No relationship was found in this study between the number of specimens and the number of reads. Indeed, for phylogenetically diverse assemblages such as macrobenthic communities, comprising organisms varying widely in size, biomass and anatomically (thus varying also in the amount of DNA template available in a bulk extraction), the possibility of quantitative inferences from the number of reads data was not anticipated. For example, the polychaete species Hediste diversicolor, represented by 1 specimen in the AMC1 and 14 specimens in the AMC3, produced 8 and 23194 reads respectively, using the primer pair B. However, the polychaete species Notomastus profondus, represented by 1 specimen in the AMC1 and 3 specimens in the AMC3, produced 4601 and 3161 reads respectively, using the primer pair D. Also, in the AMC2 where all species were represented by 1 specimen, 6131 and 21576 reads of the similar-sized decapod specimens of Pilumnus hirtellus and Upogebia deltaura were respectively obtained, among various other examples of deep mismatches between the number of reads and organisms abundance and size patent in our results. Empirical relationships between specimen numbers, body size or biomass and the number of reads have been found occasionally, usually in studies targeting a closely related and more or less homogeneous group (e.g. chironomids38,39). In comprehensive tests performed by Elbrecht and Leese40 such relationships were still elusive, probably because the primer efficiency is highly species-specific, preventing straightforward inference of species abundance in the assembled communities. This could be possbily circumvented by using recent techniques, such as gene enrichment, where no initial PCR step is necessary35.

Marine macrobenthic communities are complex, highly diverse communities, where morphology-based species identifications can be rather challenging. In our study many specimens could not be identified to the species level due to uncertain species identity, mostly when they were immature stages, belonged to difficult taxa or were missing diagnostic body parts as a result of sieving, handling and ethanol. Such difficulties are common, even when a group of experts is available, as reported in numerous studies41. We have found many fragments of organisms, especially annelids, as a result of sieving and handling process and therefore many species could not have been identified using morphology, although they were present in the samples. A comprehensive search of over 138 published reports and inventories of benthic communities has found that approximately one third of the specimens were not identified to species level when using morphological methods, although this proportion of missed species identifications varies greatly between different taxonomic groups42. The morphology-based macrobenthic community profile that we obtained for the four sites in the Sado estuary, provided similar results to previous morphology-based surveys in nearby and similar ecosystems, both regarding the species richness and species-specific composition (e.g. Tagus estuary43).

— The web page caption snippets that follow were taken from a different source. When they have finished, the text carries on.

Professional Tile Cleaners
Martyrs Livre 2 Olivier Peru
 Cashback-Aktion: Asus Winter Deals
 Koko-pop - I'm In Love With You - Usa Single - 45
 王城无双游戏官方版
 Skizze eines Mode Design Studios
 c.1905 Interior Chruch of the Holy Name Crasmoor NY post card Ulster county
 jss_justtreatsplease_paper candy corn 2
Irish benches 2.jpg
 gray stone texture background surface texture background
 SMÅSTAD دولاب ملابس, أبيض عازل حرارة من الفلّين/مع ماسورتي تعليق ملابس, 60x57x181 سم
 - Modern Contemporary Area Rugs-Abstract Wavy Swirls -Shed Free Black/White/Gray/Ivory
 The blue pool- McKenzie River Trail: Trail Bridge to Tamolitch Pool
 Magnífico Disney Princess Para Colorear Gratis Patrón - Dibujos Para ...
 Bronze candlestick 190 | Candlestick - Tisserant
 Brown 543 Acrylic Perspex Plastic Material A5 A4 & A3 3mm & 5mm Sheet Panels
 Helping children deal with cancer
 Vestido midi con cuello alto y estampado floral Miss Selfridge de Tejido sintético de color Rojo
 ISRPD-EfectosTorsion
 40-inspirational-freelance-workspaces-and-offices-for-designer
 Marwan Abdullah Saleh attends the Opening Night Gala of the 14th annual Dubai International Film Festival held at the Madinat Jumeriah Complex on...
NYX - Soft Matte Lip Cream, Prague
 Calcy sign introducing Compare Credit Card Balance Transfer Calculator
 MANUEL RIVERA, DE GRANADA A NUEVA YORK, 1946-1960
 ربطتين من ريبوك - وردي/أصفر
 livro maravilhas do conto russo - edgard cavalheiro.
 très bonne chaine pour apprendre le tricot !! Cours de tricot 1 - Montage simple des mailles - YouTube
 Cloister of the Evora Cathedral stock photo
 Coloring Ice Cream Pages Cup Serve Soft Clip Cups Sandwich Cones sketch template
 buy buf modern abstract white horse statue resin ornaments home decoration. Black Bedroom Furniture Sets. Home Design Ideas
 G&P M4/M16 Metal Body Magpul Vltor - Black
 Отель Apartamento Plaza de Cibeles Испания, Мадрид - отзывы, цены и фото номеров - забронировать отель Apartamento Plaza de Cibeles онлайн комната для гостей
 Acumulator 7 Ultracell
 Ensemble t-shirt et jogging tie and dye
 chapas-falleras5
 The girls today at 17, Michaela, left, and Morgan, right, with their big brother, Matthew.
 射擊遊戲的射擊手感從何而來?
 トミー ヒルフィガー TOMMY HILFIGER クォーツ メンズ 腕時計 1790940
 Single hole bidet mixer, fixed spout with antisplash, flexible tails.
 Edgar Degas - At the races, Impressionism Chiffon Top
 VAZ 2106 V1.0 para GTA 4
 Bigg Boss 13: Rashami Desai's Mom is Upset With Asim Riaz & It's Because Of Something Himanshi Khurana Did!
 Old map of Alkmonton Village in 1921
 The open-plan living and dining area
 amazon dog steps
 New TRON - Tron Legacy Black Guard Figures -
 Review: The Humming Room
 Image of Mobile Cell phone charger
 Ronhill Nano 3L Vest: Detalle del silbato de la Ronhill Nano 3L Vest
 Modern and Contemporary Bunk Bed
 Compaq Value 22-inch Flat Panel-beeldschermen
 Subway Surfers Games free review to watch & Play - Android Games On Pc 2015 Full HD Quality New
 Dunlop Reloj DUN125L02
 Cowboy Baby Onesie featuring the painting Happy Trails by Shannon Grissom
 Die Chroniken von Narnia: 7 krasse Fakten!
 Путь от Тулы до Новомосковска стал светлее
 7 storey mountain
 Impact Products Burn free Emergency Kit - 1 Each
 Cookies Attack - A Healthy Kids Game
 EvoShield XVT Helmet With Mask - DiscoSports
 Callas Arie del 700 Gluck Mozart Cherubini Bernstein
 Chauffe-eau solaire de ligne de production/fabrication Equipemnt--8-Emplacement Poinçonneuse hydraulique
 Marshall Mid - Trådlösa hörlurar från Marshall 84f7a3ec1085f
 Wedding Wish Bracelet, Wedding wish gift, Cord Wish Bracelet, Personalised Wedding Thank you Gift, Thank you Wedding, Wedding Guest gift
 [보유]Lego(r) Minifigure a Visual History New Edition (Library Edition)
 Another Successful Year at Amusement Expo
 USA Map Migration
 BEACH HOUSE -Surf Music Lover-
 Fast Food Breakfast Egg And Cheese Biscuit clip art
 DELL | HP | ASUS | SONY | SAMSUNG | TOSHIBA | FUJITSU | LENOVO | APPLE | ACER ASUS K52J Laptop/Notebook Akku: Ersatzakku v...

In our study, metabarcoding approaches for identifying species composition in communities indicated that the species richness would be underestimated if we used only morphological methods. Similar findings have been reported in a study made on seagrass associated benthic communities22, where HTS-based species inventories were considerably richer compared to morphology-based ones. The advantage of using DNA barcodes for metabarcoding approaches is that the reference libraries are being established and improved for all major groups of eukaryotic organisms. Thereby, it is possible to verify the species attribution of the samples. Contrary to the morphological approach, HTS enabled the recovery of sequences from damaged specimens, immature stages, difficult taxonomic groups, fragments of organisms and even from endoparasites, namely the copepod Mytilicola orientalis Mori, 1935 and the decapod Pinnotheres pisum (Linnaeus, 1767). M. orientalis, native to East Asia, occurs in the intestinal tracts of bivalve species and has been recorded as an alien species in European waters44,45. Metabarcoding could be used as a tool for early detection of invasive species46. P. pisum, living in the mantle cavity of bivalves, is also a parasite47. In addition, six species of algae were recovered: Pyropia haitanensis (T.J.Chang & B.F.Zheng) N.Kikuchi & M.Miyata, 2011, Ceramium secundatum Lyngbye, 1819, Durvillaea sp., Leathesia marina (Lyngbye) Decaisne, 1842, Petalonia fascia (O.F.Müller) Kuntze, 1898 and Scytosiphon lomentaria (Lyngbye) Link, 1833 (see Supplementary Table S2). Although the algae were not a targeted taxonomic group, this illustrates that studies with different scopes are possible, even when using the primer pairs applied in this work.

As patent in Fig. 4, the four sampling sites displayed fairly distinct sediment types and macrozoobenthic species compositions. NMC1 and NMC2 appeared to be more similar to each other (on the left side of the graphic) and the same for NMC3 and NMC4 (right side of the graphic), agreeing with their geographic vicinity, on either the north or south margin of the estuary. The species richness was consistently higher in NMC3 and NMC4 for both morphological and HTS approaches. According to the original AMBI and p/a AMBI indexes, the four NMC were classified as slightly disturbed. Sado estuary is globally considered a slightly disturbed ecosystem due to its high hydrodynamics and multiple anthropogenic activities, although the south margin is less disturbed than the north one48. Contrary to these global patterns, our AMBI and species richness results indicate NMC1, located in the south margin, as the most disturbed community. The NMC1 sampling site had the lowest sediment’s organic matter and fine fraction content. which would also suggest less disturbed communities. Therefore, in this case, it appears that the sediment type was not the main factor determining the macrozoobenthic assemblages composition. Regular dredging operations and construction works, together with a strong hydrodynamics, can affect and promote sudden changes in macrobenthic communities in the Sado estuary49,50 and may help to explain these results. However, the key finding is that either morphological or metabarcoding approaches produced similar global outcomes (AMBI classifications and species richness ranks), and metabarcoding consistently outperformed morphology in the ability to detect a higher number of species and to provide species level identifications, despite the still incipient state of completion of the reference libraries for macrobenthic invertebrates.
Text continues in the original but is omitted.